Segment Start: MATERIAL FOR THE TASK

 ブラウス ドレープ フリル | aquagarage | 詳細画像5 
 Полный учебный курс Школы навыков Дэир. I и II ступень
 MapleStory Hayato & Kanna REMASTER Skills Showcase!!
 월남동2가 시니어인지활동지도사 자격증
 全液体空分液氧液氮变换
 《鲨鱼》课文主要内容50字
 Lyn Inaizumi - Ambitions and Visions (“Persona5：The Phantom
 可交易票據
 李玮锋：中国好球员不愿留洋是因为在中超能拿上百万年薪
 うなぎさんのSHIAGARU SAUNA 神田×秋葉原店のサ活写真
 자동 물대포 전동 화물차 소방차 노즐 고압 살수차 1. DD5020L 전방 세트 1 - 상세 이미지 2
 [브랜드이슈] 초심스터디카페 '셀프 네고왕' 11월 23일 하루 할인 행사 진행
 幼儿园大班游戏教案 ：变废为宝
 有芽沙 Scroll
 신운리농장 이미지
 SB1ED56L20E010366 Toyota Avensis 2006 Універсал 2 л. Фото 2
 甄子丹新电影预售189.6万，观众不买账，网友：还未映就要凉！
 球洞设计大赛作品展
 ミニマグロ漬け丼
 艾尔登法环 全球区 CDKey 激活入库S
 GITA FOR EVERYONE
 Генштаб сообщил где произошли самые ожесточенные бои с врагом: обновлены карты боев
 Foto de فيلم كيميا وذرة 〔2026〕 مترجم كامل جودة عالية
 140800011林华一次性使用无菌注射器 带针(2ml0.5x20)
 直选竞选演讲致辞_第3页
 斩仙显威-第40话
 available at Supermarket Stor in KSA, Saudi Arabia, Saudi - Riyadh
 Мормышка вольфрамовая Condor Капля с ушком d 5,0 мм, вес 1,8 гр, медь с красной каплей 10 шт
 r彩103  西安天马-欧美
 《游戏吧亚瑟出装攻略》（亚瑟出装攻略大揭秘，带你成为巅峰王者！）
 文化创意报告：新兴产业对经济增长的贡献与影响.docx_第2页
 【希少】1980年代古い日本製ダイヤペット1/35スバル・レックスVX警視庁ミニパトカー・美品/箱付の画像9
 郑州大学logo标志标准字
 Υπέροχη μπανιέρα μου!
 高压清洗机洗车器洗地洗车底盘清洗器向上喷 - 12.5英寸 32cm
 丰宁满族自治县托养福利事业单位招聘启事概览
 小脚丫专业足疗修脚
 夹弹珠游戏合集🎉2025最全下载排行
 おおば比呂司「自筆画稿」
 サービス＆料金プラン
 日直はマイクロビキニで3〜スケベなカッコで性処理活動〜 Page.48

Segment End: MATERIAL FOR THE TASK

**TASK STATEMENT**. Extract every line in the listing above that contains the word "каплей", treating case as significant.

**YOUR SOLUTION**.
 Мормышка вольфрамовая Condor Капля с ушком d 5,0 мм, вес 1,8 гр, медь с красной каплей 10 шт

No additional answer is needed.